Streptococcus pneumonia (SP) is an important cause of morbidity and mortality
worldwide, with the highest incidence of disease among children < 2 years of
age. Streptococcus pneumonia consisting of > 90 known different serotypes, of
which a limited number of about 20 serotypes are known to cause invasive
pneumococcal disease (IPD).

Prevenar®, a seven-valent pneumococcal conjugate vaccine (PCV7) was first
introduced in the Netherlands immunization program (NIP) for children born
after April 2006. It confers protection against serotypes 4, 6B, 9V, 14, 18C,
19F and 23F (see figure 1). It has been introduced in the NIP for vaccination
at 2, 3, 4 and 11 months of age. Recently in 2009, two new vaccines were
registered, which can in due time replace PCV7 in the NIP. All children born
after March 2011 will receive Synflorix®, a ten-valent pneumococcal conjugate
vaccine (PCV10) which confers protection against three additional serotypes.
Prevenar-13®, a thirteen-valent pneumococcal conjugate vaccine (PCV13) confers
protection against another three extra serotypes, but is not implemented in the
NIP.

The current study in combination with our previous KOKKI (cellular
immunogenicity after PCV7 vaccination) and PIM (comparison of 4 different PCV13
vaccination schedules based on humoral immunogenicity) study can give input to
the Health Council (HC) on the best vaccination strategy for pneumococcal
vaccination. The outcomes of this trial will provide data on the humoral and
cellular immune response of PCV10 and PCV13.

Primary: To compare immunogenicity (humoral and cellular) induced by PCV10 and
PCV13 after the booster dose of a complete vaccination series (3+1, the current
NIP schedule)

Secondary:
To compare immunogenicity (humoral) induced by PCV10 and PCV13 at 5, 8, 11 and
12 months of a complete vaccination series (3+1, the current NIP schedule)

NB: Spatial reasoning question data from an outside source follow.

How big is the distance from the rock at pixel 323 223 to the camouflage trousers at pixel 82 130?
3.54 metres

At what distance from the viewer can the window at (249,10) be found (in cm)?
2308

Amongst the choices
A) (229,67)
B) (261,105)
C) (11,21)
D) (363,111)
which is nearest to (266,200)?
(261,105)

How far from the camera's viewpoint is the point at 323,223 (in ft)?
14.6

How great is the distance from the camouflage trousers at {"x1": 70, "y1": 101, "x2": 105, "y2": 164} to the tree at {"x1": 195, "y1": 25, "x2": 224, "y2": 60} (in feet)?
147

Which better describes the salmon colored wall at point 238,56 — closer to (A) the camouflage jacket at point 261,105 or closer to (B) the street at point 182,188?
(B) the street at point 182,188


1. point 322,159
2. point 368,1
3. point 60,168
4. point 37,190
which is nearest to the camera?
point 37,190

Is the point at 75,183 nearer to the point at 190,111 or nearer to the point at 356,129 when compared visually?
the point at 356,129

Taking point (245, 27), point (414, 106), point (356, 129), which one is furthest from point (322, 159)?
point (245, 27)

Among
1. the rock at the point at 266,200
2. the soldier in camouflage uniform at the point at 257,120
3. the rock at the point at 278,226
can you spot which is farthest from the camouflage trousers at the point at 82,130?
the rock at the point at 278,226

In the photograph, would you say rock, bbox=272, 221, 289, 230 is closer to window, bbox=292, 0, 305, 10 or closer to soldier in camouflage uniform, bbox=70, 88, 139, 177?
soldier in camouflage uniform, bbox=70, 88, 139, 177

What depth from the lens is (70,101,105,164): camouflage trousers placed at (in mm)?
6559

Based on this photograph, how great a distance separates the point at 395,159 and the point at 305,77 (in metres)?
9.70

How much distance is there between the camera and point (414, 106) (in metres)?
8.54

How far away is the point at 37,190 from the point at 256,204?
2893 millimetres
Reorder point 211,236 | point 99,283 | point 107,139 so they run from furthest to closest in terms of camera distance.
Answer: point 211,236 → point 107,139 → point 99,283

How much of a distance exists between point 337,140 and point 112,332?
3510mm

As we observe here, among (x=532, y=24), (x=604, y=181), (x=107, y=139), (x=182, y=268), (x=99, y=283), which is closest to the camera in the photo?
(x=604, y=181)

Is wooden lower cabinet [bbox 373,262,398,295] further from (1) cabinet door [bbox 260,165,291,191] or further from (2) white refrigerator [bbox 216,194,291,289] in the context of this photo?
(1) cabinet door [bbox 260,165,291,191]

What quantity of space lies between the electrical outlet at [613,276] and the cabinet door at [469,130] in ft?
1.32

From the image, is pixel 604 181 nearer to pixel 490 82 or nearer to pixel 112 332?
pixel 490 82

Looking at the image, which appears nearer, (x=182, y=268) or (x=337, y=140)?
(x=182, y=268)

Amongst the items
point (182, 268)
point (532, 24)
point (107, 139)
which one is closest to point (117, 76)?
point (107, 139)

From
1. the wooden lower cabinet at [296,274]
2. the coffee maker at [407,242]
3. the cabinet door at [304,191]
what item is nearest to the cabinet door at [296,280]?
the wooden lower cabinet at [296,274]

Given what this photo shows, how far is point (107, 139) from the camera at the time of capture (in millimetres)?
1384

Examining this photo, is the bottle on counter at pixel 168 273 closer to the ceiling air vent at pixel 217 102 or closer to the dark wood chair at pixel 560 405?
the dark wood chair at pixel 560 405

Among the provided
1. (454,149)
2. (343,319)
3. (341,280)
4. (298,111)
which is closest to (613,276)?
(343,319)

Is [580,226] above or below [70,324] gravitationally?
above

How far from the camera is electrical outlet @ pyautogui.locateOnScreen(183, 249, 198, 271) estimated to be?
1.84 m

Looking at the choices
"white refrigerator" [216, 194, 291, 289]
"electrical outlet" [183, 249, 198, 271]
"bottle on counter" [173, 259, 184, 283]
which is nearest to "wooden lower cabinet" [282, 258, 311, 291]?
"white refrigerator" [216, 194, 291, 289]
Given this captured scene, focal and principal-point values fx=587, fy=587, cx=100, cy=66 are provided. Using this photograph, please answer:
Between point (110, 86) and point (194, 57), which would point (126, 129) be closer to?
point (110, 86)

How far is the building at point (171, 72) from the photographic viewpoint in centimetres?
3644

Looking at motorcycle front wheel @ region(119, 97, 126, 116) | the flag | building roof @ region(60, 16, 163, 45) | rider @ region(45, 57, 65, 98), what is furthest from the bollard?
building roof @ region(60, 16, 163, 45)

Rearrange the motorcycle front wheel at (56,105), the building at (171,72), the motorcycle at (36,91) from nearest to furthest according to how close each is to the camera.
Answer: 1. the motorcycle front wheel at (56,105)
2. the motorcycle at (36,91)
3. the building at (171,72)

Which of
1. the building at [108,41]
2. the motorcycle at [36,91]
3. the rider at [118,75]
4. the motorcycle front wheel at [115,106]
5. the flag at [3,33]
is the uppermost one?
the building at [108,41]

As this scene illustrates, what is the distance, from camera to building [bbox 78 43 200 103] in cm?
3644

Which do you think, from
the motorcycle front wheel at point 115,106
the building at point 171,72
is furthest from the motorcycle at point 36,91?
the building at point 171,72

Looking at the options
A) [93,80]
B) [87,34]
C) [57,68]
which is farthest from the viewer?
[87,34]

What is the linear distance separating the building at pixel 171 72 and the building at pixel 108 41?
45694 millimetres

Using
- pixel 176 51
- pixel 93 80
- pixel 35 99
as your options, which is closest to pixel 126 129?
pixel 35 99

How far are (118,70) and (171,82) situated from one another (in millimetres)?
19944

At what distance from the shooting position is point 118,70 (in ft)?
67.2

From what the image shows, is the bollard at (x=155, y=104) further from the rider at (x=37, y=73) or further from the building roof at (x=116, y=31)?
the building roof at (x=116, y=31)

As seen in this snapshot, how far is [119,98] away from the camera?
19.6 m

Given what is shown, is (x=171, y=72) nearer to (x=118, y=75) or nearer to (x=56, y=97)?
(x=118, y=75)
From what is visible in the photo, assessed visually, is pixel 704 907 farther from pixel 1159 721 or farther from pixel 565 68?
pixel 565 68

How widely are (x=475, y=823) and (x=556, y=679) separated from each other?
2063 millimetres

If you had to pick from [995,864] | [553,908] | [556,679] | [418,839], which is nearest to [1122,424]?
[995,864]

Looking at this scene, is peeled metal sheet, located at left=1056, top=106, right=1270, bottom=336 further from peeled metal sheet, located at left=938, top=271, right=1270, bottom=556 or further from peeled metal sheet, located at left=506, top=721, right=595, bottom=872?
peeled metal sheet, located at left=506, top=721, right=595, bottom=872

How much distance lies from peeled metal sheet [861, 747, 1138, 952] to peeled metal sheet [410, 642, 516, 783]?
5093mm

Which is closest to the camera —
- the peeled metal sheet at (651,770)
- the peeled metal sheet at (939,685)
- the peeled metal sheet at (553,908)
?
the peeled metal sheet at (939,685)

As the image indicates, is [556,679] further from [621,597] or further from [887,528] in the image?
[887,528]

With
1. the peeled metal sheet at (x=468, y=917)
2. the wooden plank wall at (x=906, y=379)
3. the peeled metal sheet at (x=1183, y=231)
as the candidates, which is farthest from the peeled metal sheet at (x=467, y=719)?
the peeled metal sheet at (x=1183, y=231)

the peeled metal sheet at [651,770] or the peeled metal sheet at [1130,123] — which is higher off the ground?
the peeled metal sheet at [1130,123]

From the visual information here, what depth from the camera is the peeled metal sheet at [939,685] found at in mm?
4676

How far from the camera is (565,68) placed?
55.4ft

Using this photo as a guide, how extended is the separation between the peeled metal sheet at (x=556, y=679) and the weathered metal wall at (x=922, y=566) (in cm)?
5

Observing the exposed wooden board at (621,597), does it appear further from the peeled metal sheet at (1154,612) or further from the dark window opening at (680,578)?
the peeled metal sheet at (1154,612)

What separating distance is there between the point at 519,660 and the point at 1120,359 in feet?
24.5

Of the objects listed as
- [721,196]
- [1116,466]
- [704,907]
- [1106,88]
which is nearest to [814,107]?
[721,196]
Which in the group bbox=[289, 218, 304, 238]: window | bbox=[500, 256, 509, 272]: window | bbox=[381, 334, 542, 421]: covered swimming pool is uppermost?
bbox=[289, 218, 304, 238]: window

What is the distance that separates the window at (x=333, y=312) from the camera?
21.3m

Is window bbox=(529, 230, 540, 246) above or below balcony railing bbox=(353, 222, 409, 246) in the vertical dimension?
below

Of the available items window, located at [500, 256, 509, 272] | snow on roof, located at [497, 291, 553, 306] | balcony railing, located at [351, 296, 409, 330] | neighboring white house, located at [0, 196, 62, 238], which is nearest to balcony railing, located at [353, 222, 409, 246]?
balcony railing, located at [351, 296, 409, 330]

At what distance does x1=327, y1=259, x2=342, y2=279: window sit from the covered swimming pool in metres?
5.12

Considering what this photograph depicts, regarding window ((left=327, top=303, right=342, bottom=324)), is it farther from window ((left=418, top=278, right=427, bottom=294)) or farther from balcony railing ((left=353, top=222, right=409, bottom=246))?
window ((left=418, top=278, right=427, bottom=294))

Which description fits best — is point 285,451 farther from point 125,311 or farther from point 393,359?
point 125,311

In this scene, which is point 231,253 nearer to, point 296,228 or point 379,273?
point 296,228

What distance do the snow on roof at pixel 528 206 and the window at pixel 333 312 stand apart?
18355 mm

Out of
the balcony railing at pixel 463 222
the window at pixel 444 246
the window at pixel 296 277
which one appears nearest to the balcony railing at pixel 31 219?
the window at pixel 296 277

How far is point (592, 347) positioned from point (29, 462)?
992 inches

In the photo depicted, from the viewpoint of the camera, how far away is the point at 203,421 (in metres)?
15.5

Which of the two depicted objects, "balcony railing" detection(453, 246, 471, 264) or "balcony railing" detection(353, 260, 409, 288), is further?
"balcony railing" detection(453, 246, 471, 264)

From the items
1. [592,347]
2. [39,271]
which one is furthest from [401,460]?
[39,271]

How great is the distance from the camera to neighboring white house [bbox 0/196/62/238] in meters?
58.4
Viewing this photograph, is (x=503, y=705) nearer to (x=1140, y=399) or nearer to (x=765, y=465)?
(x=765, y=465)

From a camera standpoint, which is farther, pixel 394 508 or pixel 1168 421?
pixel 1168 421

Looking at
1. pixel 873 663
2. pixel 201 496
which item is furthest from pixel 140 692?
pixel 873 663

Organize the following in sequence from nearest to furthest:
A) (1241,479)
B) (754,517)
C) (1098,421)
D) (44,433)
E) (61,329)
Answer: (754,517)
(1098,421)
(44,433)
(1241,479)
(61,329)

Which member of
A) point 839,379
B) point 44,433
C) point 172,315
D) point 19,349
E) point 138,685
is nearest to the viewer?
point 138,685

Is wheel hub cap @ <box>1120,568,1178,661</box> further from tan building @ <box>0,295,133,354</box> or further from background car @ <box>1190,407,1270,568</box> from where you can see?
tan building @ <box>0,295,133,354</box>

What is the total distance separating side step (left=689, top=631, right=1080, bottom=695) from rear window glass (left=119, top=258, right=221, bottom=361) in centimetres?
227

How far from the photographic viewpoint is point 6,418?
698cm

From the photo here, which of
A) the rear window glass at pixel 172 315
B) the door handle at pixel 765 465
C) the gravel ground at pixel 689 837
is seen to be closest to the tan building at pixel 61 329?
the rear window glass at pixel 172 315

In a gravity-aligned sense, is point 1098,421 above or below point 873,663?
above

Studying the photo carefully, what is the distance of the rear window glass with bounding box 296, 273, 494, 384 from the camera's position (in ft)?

To investigate the possible influence of the pneumococcal vaccination on the
serological responses of other vaccine components of the NIP which are
administered simultaneously in the other limb (DTaP-Hib)

A controlled randomized parallel group trial with 2 groups (see figure 2 and
table 1).

• Group 1 PCV13
o Divided in group 1a and 1b; 33 infants per group

• Group 2 PCV10
o Divided in group 2a and 2b; 33 infants per group

Group 1 and 2 are split in sub groups in order to reduce the burden of the 8 ml
blood samples. Randomization will be done within group 1 and within group 2.

One blood collection of 8 ml (2x 4 ml tubes). The burden and risk is considered
low.
The children might find the needle scary and it might be painful but only for a
few seconds. A local anaesthetic (Emla® crème, Astra Zeneca) may be used to
minimize pain. Blood collection could result in a small bruise at the location
of injection, which will disappear within a few days.
Group 1; one heel/finger stick sampling, group 2: 3-4 heel/finger sticks
sampling. The burden and risk is considered low.

For group 2 (PCV10 group), the children themselves have no direct benefit in
participating in this trial. The trial is aimed to study the immune response
after 3+1 PCV10 or PCV13 vaccinations. These children, who have followed the
Dutch NIP, are the only possible children that can participate in the trial.
Visits will take 10-30 minutes each (depending on the type of blood collection
and whether a questionnaire is taken).

Children in group 1 will receive PCV13 vaccinations. The side effects of these
vaccinations are expected to be equal to the side effects of PCV10 (which the
children would have received as part of the NIP). They will however receive
these vaccinations at home to reduce the burden. These children will benefit
from the added protection of the three extra serotypes which are not present in
the PCV10 vaccination. These children are the only possible study group, since
they are eligible for the Dutch NIP. Visits will take maximum 30 minutes each.